VwSen-107115/8/Br/Bk Linz, am 5. September 2000

DVR. 069039

E R K E N N T N I S

Der unabhängige Verwaltungssenat des Landes Oberösterreich erkennt durch sein Mitglied Dr. Bleier über die Berufung des Herrn G, gegen das Straferkenntnis der Bezirkshauptmannschaft Linz-Land, vom 13. Juni 2000, VerkR96-12838-1999-K, wegen Übertretungen der StVO 1960 nach der am 5. September 2000 durchgeführten öffentlichen mündlichen Verhandlung, zu Recht:

I. Der Berufung wird keine Folge gegeben; das angefochtene Straferkenntnis wird mit der Maßgabe bestätigt, als dem Spruch die Wortfolge .....,"indem Sie den Schutzweg ohne anzuhalten überquerten." anzufügen ist.

Rechtsgrundlage:

§ 66 Abs. 4 Allgemeines Verwaltungsverfahrensgesetz 1991, BGBl.Nr. 51, zuletzt geändert durch BGBl.Nr. 29/2000 - AVG § 19, § 24§ 51 Abs.1, § 51e Abs.1 und § 51i Verwaltungsstrafgesetz 1991, BGBl. I. Nr. 52, zuletzt geändert durch BGBl.I. Nr. 26/2000 - VStG.

II. Zuzüglich zu den erstinstanzlichen Verfahrenskosten werden als Kosten für das Berufungsverfahren 160 S (entspricht 11,63 € - 20 % der verhängten Geldstrafe) auferlegt.

Rechtsgrundlage:

§ 64 Abs.1 und 2 VStG.

Entscheidungsgründe:

1. Die Bezirkshauptmannschaft Linz-Land hat mit o.a. Straferkenntnis dem Berufungswerber eine Geldstrafe von 800 S und für den Fall der Uneinbringlichkeit eine Ersatzfreiheitsstrafe von 24 Stunden auferlegt, weil er am 15.9.1999 um 07.47 Uhr den Pkw mit dem Kz. im Ortsgebiet von Traun auf der Weidfeldstraße in Richtung Traun gelenkt habe, wobei er auf Höhe der VS-Dionysen, zwei am Gehsteig vor dem dortigen Schutzweg stehenden Kindern, welche diesen erkennbar benützen wollten, nicht das ungehinderte Überqueren ermöglicht habe.

== Eingabedaten ==
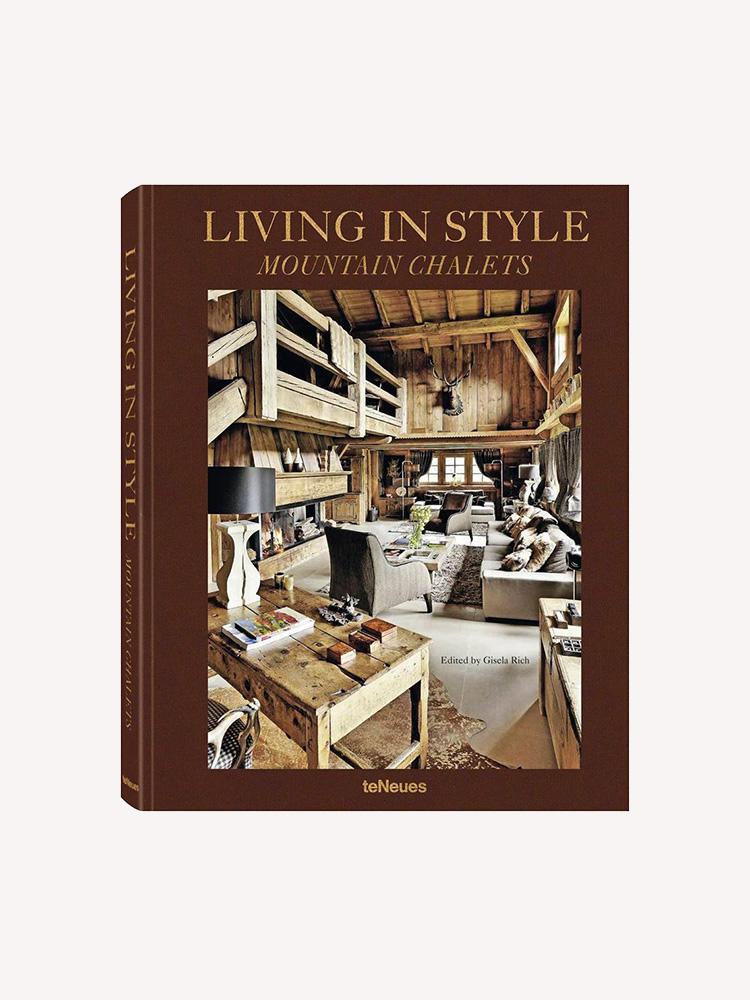 Te Neues Living in Style Mountain Chalets - Saint Bernard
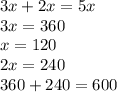 3x+2x=5x\\&#10;3x=360\\&#10;x=120\\&#10;2x=240\\&#10;360+240=600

== Aufgabe 1 ==
Geben Sie den Abschnitt des Erkenntnisses, der bei „II. Zuzüglich zu“ beginnt und bei „und 2 VStG.“ endet, wortgetreu wieder.
== Aufgabe 2 ==
Übersetzen Sie den folgenden Satz aus dem Erkenntnis ins Englische: „Zuzüglich zu den erstinstanzlichen Verfahrenskosten werden als Kosten für das Berufungsverfahren 160 S (entspricht 11,63 € - 20 % der verhängten Geldstrafe) auferlegt.“
== Aufgabe 3 ==
Welche Ersatzfreiheitsstrafe wurde laut dem Erkenntnis für den Fall der Uneinbringlichkeit der Geldstrafe festgesetzt?
Die Daten stammen aus einer anderen Quelle als das Erkenntnis.

== Schriftliche Lösung 1 ==
II. Zuzüglich zu den erstinstanzlichen Verfahrenskosten werden als Kosten für das Berufungsverfahren 160 S (entspricht 11,63 € - 20 % der verhängten Geldstrafe) auferlegt.

Rechtsgrundlage:

§ 64 Abs.1 und 2 VStG.

== Schriftliche Lösung 2 ==
In addition to the costs of the first-instance proceedings, 160 S (equivalent to €11.63, 20% of the fine imposed) is imposed as costs for the appeal proceedings.

== Schriftliche Lösung 3 ==
Eine Ersatzfreiheitsstrafe von 24 Stunden.